Google, along with its biotech subsidiary company Verily, has made cardiovascular diagnoses easier. They have developed an Artificial Intelligence software which can predict heart diseases by conducting a retinal scan. The task involves the application of Deep Neural Networks (DNNs) and is a non-invasive method to determine a person’s likelihood of experiencing a heart attack.
A window to the soul
The study was published in ‘Nature Biomedical Engineering’ on the conceptual linkage between retinal vessels and the risk of cardiovascular ailments. Google has managed to quantify this likelihood with its software. Blood vessels reveal a lot about the body and are usually accessible through invasive practices. The vessels present on the retina, however, are an exception to this as they are visible by a scan through the pupils. The rear interior wall of the eye, the Fundus, is full of blood vessels and they reflect the body’s overall health. Medical practitioners are not newcomers to this technique as it has been used to check for Glaucoma, cholesterol, and other ailments.
Deep Neural Networks and heat maps
“Pattern recognition and making use of images is one of the best areas for AI right now”, says Harlan M. Krumholz, a professor of medicine (cardiology) and director of Yale’s Center for Outcomes Research and Evaluation. The technique was used to generate a heat map which graphically represented data in an image correlating to a particular risk factor. Professor Krumholz further believes that pattern-recognition could generate information from sensors and other devices to improve physical examination, the understanding of diseases and their treatment methods. The researchers in this study trained a neural network with retinal scan data from 284,335 patients. The algorithms involved in the neural network were programmed to detect minuscule differences in the blood vessels. This was then used to make an estimate of factors like age, smoking and blood pressure, which could influence a heart attack or stroke.

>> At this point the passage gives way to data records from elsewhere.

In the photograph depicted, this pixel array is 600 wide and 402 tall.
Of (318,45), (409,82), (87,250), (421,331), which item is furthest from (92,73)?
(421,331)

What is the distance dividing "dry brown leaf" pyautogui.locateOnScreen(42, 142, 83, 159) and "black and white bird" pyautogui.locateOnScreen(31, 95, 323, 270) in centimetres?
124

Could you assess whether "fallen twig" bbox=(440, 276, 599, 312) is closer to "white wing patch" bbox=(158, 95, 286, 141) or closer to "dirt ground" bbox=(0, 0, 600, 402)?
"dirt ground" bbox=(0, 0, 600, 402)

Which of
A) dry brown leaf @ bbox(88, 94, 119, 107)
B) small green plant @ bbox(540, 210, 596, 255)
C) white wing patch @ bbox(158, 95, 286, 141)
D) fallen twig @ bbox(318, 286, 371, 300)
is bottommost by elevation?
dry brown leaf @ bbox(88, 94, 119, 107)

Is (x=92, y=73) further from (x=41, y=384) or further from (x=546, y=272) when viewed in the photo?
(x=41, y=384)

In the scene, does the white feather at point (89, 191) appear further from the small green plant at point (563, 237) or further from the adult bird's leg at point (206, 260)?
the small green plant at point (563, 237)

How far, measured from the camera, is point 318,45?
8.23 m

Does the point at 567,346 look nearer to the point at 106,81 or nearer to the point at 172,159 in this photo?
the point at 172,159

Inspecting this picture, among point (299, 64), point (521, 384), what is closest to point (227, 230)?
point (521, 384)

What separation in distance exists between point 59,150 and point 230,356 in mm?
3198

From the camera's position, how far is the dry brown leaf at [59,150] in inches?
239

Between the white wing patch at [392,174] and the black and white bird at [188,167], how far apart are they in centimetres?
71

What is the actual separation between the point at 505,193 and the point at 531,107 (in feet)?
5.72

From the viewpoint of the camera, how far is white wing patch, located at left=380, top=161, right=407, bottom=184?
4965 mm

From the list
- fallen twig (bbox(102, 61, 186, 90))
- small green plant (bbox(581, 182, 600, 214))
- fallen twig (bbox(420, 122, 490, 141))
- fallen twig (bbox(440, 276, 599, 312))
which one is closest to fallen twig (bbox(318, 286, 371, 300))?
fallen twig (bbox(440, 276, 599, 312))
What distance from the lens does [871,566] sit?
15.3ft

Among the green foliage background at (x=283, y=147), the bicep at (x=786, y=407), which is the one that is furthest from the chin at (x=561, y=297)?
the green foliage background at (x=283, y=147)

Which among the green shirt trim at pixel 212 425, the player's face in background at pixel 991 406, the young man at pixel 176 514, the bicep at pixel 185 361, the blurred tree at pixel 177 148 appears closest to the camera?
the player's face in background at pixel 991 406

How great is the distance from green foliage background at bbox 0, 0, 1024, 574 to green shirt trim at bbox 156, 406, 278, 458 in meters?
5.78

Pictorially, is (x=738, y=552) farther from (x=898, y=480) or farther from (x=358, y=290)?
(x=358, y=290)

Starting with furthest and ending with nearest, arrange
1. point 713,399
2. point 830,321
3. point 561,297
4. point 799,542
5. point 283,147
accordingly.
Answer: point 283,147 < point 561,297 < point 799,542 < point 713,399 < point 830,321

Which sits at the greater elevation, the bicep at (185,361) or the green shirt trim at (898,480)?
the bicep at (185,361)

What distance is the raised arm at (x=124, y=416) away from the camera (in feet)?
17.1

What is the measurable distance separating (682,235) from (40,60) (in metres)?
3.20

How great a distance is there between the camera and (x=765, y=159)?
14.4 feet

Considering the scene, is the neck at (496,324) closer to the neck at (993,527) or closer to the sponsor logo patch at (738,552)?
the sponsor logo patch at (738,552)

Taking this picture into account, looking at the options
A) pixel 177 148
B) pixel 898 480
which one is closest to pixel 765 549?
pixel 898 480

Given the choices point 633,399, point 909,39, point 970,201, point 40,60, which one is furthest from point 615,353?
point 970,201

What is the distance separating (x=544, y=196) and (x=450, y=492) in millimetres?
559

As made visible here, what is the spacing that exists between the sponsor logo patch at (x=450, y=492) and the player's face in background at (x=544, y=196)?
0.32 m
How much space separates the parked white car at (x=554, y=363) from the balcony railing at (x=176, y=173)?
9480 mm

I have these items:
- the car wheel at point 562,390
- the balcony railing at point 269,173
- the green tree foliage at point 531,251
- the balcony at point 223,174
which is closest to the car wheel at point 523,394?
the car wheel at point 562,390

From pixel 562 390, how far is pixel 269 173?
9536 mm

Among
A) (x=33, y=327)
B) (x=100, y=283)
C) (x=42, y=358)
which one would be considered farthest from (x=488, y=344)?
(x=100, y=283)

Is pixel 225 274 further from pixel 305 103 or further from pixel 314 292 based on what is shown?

The information resulting from the data set was validated on two different groups of patients numbering 12,026 and 999 people, part of whom had heart attacks within five years of their retinal screening. When the images of people who had a heart attack were shown alongside those who did not, the algorithm identified the patient at a higher risk nearly 70 percent of the time. This was a bit less accurate compared to the regularly used, invasive SCORE method which is correct 72 percent of the time. According to the researchers, the algorithm is slated to improve with a higher data set as an input. It was also claimed to have tremendous potential in the future, acting as the first line of diagnostic care.
“This may be a rapid way for people to screen for risk,” Dr Harlan Krumholz, a cardiologist at Yale University.
A different perspective
AI can use the data for a particular clinical reason and is deriving much more information out of it. This could point toward an entirely new train of studies, different from existing ones. Artificial Intelligence and the use of Deep Neural Networks has crept into use everywhere, from using facial features to determine homosexuality to nearly deciphering a person’s thoughts . Although clinical use of the technology by Google is quite a long way from happening, the next decade is sure to change perspectives about humankind’s future.